━━ Extract to read

Choyi S’lo, a former welder who says he returned to the reservation for spiritual reasons, recites a litany of past abuses: Forced labor at the early missions. The brutal quashing of a Chumash rebellion by Mexican soldiers in 1824. A bounty on Chumash scalps in the 1850s. Degradation of Chumash ways by generations of the people Choyi S’lo calls “the colonials.”

“These are our realities,” he says.

A slender man with flowing gray hair, the 59-year-old Choyi S’lo teaches a few younger people Chumash lore. As he ambles barefoot from his mobile home to the sweat lodge he is building, he apologizes to a sapling oak for a visitor’s misstep. He speaks of parallel universes, the power of dreams, the magic of dolphins, the spirits that fly on the wind.

“They tolerate my oddities here,” he says jokingly. “Somewhere else--I don’t know, maybe they’d throw me in jail.”

On a breezy Saturday morning, Choyi S’lo and half a dozen other Chumash chant and spread sage at the cemetery of Mission Santa Ines, founded by Spanish monks in 1804 and built largely with Chumash labor. Each year they perform this ceremony, paying tribute to ancestors who lie in mostly unmarked graves. Some of the early burial records have disappeared, making identification of the dead impossible.

“They’ve got 2,000 of our ancestors,” says Choyi S’lo in a quavering voice. “It’s so unbelievable that Europeans expect us to forget our relatives, our grandfathers’ faith.”

━━━━
━━ Given records

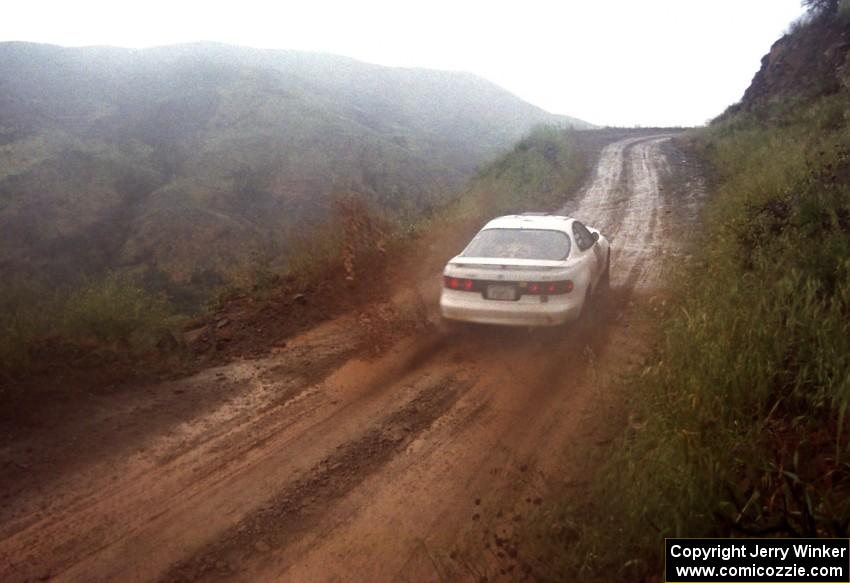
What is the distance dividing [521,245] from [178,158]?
31979mm

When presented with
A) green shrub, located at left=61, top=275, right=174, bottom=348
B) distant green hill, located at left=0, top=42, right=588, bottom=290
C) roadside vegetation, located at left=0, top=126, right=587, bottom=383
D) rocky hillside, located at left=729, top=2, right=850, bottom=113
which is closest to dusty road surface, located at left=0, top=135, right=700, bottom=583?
roadside vegetation, located at left=0, top=126, right=587, bottom=383

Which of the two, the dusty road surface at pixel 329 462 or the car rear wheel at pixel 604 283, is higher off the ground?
the car rear wheel at pixel 604 283

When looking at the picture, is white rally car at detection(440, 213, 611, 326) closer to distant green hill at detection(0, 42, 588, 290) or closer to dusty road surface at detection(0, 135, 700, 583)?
dusty road surface at detection(0, 135, 700, 583)

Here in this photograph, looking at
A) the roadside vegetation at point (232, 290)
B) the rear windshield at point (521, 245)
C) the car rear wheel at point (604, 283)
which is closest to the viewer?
the roadside vegetation at point (232, 290)

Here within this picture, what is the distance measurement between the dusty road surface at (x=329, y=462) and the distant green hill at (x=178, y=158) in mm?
8574

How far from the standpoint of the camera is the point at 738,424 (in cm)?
347

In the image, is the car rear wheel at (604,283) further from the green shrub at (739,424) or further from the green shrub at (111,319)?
the green shrub at (111,319)

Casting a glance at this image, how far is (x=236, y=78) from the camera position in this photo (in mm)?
42844

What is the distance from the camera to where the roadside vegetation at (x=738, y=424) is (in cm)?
286

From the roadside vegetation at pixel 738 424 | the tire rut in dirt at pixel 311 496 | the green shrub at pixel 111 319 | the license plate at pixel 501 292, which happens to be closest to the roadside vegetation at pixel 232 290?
the green shrub at pixel 111 319

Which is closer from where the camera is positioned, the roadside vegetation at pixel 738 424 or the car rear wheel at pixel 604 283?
the roadside vegetation at pixel 738 424

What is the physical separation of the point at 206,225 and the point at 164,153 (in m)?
10.8

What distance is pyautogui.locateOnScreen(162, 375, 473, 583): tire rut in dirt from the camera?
11.2ft

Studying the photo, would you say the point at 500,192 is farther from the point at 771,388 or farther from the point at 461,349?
the point at 771,388
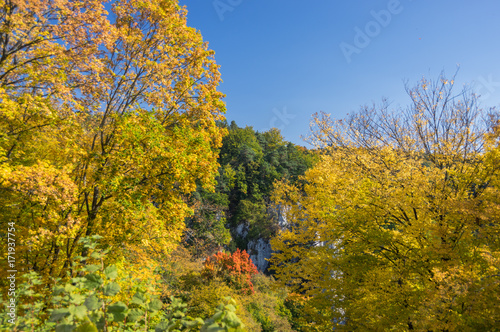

━━━━

* _What you need to do_
Reproduce word for word the portion of the text about Choyi S’lo that runs from "A slender man" up to and including "the dead impossible.".

* _Task output_
A slender man with flowing gray hair, the 59-year-old Choyi S’lo teaches a few younger people Chumash lore. As he ambles barefoot from his mobile home to the sweat lodge he is building, he apologizes to a sapling oak for a visitor’s misstep. He speaks of parallel universes, the power of dreams, the magic of dolphins, the spirits that fly on the wind.

“They tolerate my oddities here,” he says jokingly. “Somewhere else--I don’t know, maybe they’d throw me in jail.”

On a breezy Saturday morning, Choyi S’lo and half a dozen other Chumash chant and spread sage at the cemetery of Mission Santa Ines, founded by Spanish monks in 1804 and built largely with Chumash labor. Each year they perform this ceremony, paying tribute to ancestors who lie in mostly unmarked graves. Some of the early burial records have disappeared, making identification of the dead impossible.